By Duane Shimogawa - bio | email

HONOLULU (HawaiiNewsNow) - Fed up and ready for a change. It's the vote to decide not to vote.

A group of parents, students and educators are urging others to vote yes on a ballot measure to appoint, instead of elect, the State Board of Education.

But not everyone is on-board. Hawaii has had an elected board of education for nearly five decades.

But some say the Furlough Friday issue is reason enough to turn the page on this decades old system.

"Whatever happens, the accountability goes squarely to the governor," BOE board member Donna Ikeda said.

That's the point of view from the group "Hawaii's Children First." About 30 of them sign-waved on Punchbowl Street in front of the Queen Liliuokalani Building where the BOE meets.

"I think at least with an appointed board, you'll have people moving in the same direction, agreeing what that direction should be," Ikeda said.

Ikeda is the lone board member supporting an appointed system. But her term is up in a few months and she's not seeking re-election.

Former student board member Kelly Maeshiro just finished up his one-year term.
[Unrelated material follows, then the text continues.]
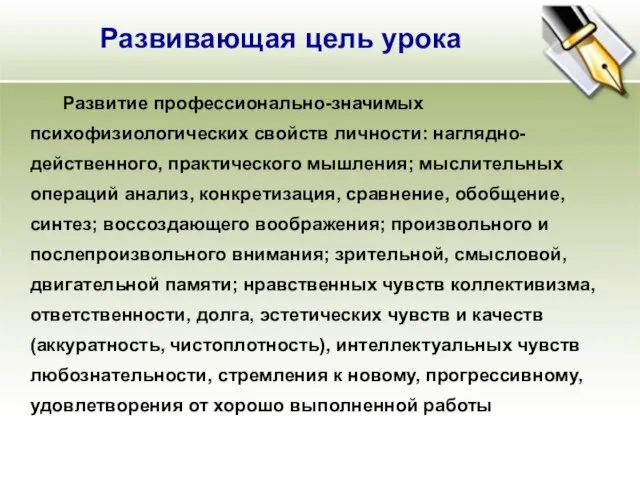 Развивающая цель урока

Развитие профессионально-значимых психофизиологических свойств личности: наглядно-действенного, практического мышления; мыслительных операций анализ, конкретизация, сравнение, обобщение, синтез; воссоздающего воображения; произвольного и послепроизвольного внимания; зрительной, смысловой, двигательной памяти; нравственных чувств коллективизма, ответственности, долга, эстетических чувств и качеств (аккуратность, чистоплотность), интеллектуальных чувств любознательности, стремления к новому, прогрессивному, удовлетворения от хорошо выполненной работы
Originally and for a long time, he was in favor of an elected board, but after being on it, he changed his mind.

"I think seeing the divisiveness that characterized this past year between the governor, the legislature and the board, with regards to furloughs and other problems with negotiations, I think the appointed board is the way to go," he said.

But BOE chair Garrett Toguchi disagrees. In a statement on Sunday, he says instead of representing parents, students and educators, appointed board members would have only one constituent, which is the governor.

He says appointments would be made without true public involvement, based on politics and party lines instead of the needs of students.

On average, only 13 percent of voters actually vote for BOE candidates.

It may take more than that to decide this November if a board should be elected or appointed.

As a reminder, if you plan to have a say on this issue, a vote left blank means the same as a "no" vote.